Extract |
______________________________

1. The information provided by the newsletters, trading, training and educational products related to various markets (collectively referred to as the “Services”) is not customized or personalized to any particular risk profile or tolerance. Nor is the information published by TradeWins Publishing (“TradeWins”) a customized or personalized recommendation to buy, sell, hold, or invest in particular financial products. The Services are intended to supplement your own research and analysis.
2. TradeWins’ Services are not a solicitation or offer to buy or sell any financial products, and the Services are not intended to provide money management advice or services.
3. Past performance is not necessarily indicative of future results. Trading and investing involve substantial risk. Trading on margin carries a high level of risk, and may not be suitable for all investors. Other than the refund policy detailed elsewhere, TradeWins does not make any guarantee or other promise as to any results that may be obtained from using the Services. No person subscribing for the Services (“Subscriber”) should make any investment decision without first consulting his or her own personal financial adviser, broker or consultant. TradeWins disclaims any and all liability in the event anything contained in the Services proves to be inaccurate, incomplete or unreliable, or results in any investment or other loss by a Subscriber.
4. You should trade or invest only “risk capital” money you can afford to lose. Trading stocks and stock options involves high risk and you can lose the entire principal amount invested or more.
5. All investments carry risk and all trading decisions made by a person remain the responsibility of that person. There is no guarantee that systems, indicators, or trading signals will result in profits or that they will not produce losses. Subscribers should fully understand all risks associated with any kind of trading or investing before engaging in such activities.
6. Some profit examples are based on hypothetical or simulated trading. This means the trades are not actual trades and instead are hypothetical trades based on real market prices at the time the recommendation is disseminated. No actual money is invested, nor are any trades executed. Hypothetical or simulated performance is not necessarily indicative of future results. Hypothetical performance results have many inherent limitations, some of which are described below. Also, the hypothetical results do not include the costs of subscriptions, commissions, or other fees. Because the trades underlying these examples have not actually been executed, the results may understate or overstate the impact of certain market factors, such as lack of liquidity. Simulated trading services in general are also designed with the benefit of hindsight, which may not be relevant to actual trading. In addition, hypothetical trading does not involve financial risk, and no hypothetical trading record can completely account for the impact of financial risk of actual trading. TradeWins makes no representations or warranties that any account will or is likely to achieve profits similar to those shown.
7. No representation is being made that you will achieve profits or the same results as any person providing testimonial. No representation is being made that any person providing a testimonial is likely to continue to experience profitable trading after the date on which the testimonial was provided, and in fact the person providing the testimonial may have experienced losses.
8. The author experiences are not typical. The author is an experienced investor and your results will vary depending on risk tolerance, amount of risk capital utilized, size of trading position and other factors. Certain Subscribers may modify the author methods, or modify or ignore the rules or risk parameters, and any such actions are taken entirely at the Subscriber’s own election and for the Subscriber’s own risk.

______________________________

To do | Copy the disclaimer word for word from "3. Past performance" up to and including "by a Subscriber.". The listing has no connection to the disclaimer.

Records |
______________________________

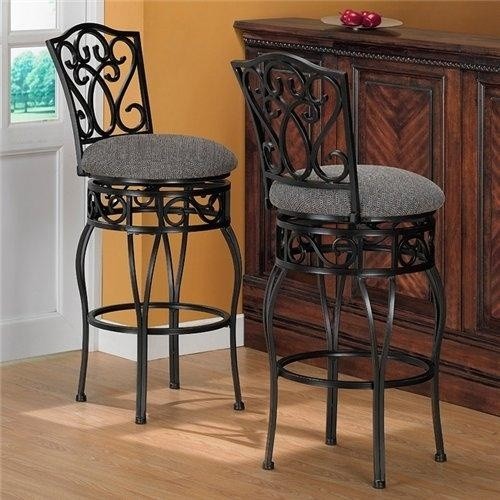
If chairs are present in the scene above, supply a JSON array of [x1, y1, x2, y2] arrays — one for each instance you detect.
[[229, 51, 446, 490], [46, 22, 244, 425]]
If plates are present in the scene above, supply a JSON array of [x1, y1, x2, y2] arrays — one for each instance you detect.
[[321, 15, 403, 30]]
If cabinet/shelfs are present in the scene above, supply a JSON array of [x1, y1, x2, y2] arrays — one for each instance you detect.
[[231, 17, 500, 420]]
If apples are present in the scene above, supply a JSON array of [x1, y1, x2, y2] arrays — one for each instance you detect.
[[339, 10, 381, 27]]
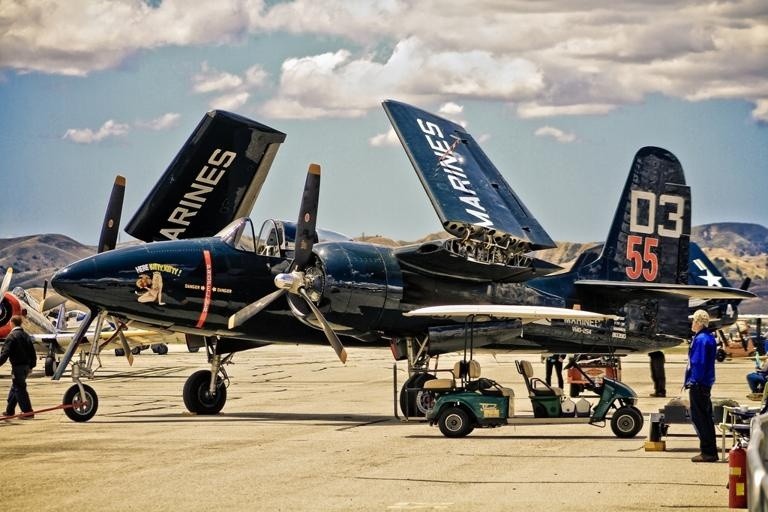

______________________________

Task output |
3. Past performance is not necessarily indicative of future results. Trading and investing involve substantial risk. Trading on margin carries a high level of risk, and may not be suitable for all investors. Other than the refund policy detailed elsewhere, TradeWins does not make any guarantee or other promise as to any results that may be obtained from using the Services. No person subscribing for the Services (“Subscriber”) should make any investment decision without first consulting his or her own personal financial adviser, broker or consultant. TradeWins disclaims any and all liability in the event anything contained in the Services proves to be inaccurate, incomplete or unreliable, or results in any investment or other loss by a Subscriber.